> _SET EXERCISE_
Collect every line of the items below that contains the word "image", and copy each line in full.

> _Records from a dataset_
•••

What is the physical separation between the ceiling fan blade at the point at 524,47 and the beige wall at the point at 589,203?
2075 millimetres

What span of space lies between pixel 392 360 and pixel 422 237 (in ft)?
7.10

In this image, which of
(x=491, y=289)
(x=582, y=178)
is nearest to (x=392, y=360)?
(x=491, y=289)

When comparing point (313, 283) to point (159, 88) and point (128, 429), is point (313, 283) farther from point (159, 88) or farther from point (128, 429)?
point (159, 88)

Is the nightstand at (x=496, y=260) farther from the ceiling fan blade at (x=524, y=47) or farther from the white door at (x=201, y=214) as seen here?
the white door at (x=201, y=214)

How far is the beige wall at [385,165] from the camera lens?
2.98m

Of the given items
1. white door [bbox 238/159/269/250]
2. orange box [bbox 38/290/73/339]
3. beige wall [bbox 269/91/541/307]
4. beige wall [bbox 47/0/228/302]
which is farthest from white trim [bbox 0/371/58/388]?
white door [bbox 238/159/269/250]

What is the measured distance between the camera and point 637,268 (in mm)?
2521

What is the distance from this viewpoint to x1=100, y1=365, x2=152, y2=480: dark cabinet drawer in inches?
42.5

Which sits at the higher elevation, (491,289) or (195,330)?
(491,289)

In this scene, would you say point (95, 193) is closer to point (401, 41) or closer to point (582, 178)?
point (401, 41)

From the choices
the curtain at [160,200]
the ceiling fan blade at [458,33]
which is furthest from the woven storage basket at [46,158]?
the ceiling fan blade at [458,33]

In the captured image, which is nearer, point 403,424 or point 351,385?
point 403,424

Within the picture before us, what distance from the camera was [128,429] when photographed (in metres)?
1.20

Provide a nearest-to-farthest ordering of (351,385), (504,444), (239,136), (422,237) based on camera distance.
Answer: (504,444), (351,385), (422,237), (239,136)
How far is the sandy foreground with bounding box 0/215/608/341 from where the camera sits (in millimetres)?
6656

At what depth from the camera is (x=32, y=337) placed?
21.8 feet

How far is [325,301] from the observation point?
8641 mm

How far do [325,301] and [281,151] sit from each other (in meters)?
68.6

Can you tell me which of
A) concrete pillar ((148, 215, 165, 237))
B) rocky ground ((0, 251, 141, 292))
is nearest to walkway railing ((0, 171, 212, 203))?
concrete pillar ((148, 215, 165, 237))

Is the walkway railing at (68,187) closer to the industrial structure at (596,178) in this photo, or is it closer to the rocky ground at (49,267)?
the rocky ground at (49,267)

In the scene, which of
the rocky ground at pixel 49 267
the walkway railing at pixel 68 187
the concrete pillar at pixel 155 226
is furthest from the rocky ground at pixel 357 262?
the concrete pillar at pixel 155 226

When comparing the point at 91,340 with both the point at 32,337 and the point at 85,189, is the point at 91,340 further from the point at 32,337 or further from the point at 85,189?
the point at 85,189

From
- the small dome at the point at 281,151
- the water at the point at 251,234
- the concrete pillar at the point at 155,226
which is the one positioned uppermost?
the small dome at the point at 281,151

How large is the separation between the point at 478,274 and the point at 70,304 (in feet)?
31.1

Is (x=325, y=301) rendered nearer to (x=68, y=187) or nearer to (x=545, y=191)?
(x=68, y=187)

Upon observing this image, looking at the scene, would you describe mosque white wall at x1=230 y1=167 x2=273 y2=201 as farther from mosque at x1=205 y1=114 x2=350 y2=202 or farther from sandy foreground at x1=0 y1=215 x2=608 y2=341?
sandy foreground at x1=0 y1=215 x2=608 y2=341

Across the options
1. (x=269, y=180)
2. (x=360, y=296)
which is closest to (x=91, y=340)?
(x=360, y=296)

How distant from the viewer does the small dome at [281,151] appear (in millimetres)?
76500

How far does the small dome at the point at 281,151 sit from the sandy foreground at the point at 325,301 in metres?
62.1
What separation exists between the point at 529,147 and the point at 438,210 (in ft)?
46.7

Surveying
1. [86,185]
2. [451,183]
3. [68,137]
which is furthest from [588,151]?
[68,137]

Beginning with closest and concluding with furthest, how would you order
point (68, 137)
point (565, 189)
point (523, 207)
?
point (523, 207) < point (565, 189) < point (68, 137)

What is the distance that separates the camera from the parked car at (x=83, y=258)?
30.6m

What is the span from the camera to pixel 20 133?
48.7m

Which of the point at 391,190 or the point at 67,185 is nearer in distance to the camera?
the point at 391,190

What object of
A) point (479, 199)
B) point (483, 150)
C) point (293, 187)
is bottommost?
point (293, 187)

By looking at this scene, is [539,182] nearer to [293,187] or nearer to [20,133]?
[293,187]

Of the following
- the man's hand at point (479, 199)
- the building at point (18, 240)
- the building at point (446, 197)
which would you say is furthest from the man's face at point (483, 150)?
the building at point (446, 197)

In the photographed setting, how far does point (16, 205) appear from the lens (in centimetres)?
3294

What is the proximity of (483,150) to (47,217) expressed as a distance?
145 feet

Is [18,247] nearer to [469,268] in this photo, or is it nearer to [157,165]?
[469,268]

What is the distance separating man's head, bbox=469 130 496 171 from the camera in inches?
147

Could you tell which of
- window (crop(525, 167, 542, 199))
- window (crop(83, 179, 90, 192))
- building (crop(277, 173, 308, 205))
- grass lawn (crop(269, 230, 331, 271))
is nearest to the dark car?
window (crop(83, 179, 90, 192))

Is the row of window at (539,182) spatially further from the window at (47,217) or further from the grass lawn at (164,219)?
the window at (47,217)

•••

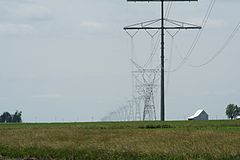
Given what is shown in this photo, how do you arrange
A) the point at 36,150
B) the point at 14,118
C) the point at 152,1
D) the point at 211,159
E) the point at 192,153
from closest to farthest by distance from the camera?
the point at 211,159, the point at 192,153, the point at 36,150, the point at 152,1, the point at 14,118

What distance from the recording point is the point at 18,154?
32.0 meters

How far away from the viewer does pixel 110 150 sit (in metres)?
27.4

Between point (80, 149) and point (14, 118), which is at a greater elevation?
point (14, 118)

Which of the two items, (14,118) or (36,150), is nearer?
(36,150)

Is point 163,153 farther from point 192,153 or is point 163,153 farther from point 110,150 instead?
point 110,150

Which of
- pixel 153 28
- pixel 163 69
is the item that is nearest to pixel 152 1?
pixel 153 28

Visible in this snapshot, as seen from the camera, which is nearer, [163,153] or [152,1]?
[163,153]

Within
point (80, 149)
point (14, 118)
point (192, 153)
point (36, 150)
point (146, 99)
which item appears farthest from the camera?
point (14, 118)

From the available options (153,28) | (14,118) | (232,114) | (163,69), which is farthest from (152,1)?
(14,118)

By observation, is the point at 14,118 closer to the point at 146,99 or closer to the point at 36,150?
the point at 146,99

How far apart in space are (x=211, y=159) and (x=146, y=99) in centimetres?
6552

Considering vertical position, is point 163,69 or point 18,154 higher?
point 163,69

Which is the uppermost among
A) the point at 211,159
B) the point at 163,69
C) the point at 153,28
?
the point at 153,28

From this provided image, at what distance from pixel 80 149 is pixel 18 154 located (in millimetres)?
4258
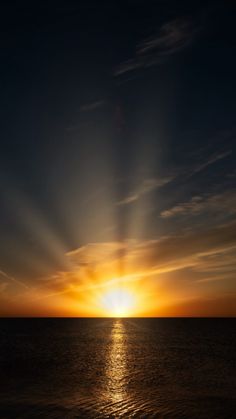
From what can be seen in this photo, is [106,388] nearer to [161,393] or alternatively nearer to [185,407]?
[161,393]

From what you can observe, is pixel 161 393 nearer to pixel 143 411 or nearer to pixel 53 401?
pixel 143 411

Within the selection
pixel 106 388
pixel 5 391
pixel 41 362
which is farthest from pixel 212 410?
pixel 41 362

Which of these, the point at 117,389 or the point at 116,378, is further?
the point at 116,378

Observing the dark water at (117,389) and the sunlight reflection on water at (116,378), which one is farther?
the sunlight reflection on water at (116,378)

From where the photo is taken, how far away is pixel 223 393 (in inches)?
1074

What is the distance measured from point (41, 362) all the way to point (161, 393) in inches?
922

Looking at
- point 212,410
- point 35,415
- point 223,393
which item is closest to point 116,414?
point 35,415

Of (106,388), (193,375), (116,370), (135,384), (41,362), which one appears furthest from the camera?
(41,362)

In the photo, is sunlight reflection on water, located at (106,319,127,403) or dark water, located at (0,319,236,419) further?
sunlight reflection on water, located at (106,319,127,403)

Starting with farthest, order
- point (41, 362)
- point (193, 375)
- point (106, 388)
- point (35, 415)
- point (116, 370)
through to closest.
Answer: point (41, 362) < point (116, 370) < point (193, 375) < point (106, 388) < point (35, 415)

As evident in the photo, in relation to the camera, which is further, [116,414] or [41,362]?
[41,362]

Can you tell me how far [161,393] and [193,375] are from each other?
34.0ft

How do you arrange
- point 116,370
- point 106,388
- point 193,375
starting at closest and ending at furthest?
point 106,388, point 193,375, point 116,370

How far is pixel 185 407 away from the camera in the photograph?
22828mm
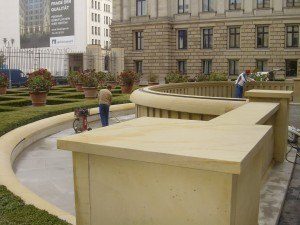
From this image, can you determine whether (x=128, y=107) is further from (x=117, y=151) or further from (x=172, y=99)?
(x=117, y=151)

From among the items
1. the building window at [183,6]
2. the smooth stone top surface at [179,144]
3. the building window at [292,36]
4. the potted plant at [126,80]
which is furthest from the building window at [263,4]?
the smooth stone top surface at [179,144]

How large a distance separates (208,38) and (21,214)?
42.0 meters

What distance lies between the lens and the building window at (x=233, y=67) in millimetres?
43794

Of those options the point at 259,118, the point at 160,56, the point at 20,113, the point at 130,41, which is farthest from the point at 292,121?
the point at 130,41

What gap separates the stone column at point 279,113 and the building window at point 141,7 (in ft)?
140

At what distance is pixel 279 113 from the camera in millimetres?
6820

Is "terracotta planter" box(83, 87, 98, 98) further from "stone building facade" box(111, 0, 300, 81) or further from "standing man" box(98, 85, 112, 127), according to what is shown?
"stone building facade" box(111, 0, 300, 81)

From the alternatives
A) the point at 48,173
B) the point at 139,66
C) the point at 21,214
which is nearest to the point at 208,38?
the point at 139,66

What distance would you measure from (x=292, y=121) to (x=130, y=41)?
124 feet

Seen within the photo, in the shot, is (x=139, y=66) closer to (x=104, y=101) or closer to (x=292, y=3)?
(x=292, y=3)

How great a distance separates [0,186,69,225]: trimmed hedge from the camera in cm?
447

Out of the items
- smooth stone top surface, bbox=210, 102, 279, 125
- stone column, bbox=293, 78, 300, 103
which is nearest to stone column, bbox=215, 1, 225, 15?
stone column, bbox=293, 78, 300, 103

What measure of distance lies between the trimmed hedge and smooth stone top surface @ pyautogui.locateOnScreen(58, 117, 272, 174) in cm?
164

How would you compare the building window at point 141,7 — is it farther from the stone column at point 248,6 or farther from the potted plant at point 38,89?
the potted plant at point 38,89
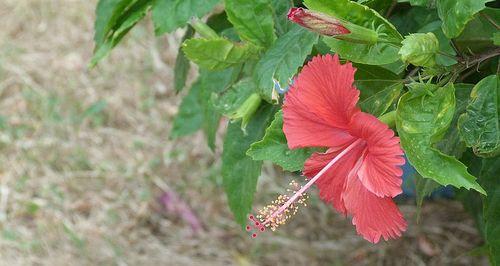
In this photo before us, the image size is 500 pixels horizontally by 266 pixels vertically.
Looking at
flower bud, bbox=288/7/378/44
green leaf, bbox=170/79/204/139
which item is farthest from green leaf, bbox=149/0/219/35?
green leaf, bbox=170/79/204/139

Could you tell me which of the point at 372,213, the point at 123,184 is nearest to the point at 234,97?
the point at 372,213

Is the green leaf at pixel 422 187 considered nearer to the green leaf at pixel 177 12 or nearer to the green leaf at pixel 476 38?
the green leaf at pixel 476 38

•••

> _SOLUTION TO THE EXERCISE_
In this image, which of
In the captured image, which is nearer, point 403,424 or point 351,385?
Upon observing this image, looking at the scene, would you describe mosque white wall at x1=230 y1=167 x2=273 y2=201 as farther from mosque at x1=205 y1=114 x2=350 y2=202 or farther from sandy foreground at x1=0 y1=215 x2=608 y2=341?
From this provided image, at what distance from pixel 80 149 is pixel 18 154 located (in millimetres)?
From this image, can you determine whether (x=128, y=107) is further from (x=117, y=151) or further from (x=172, y=99)?
In this photo before us, the image size is 500 pixels horizontally by 266 pixels vertically.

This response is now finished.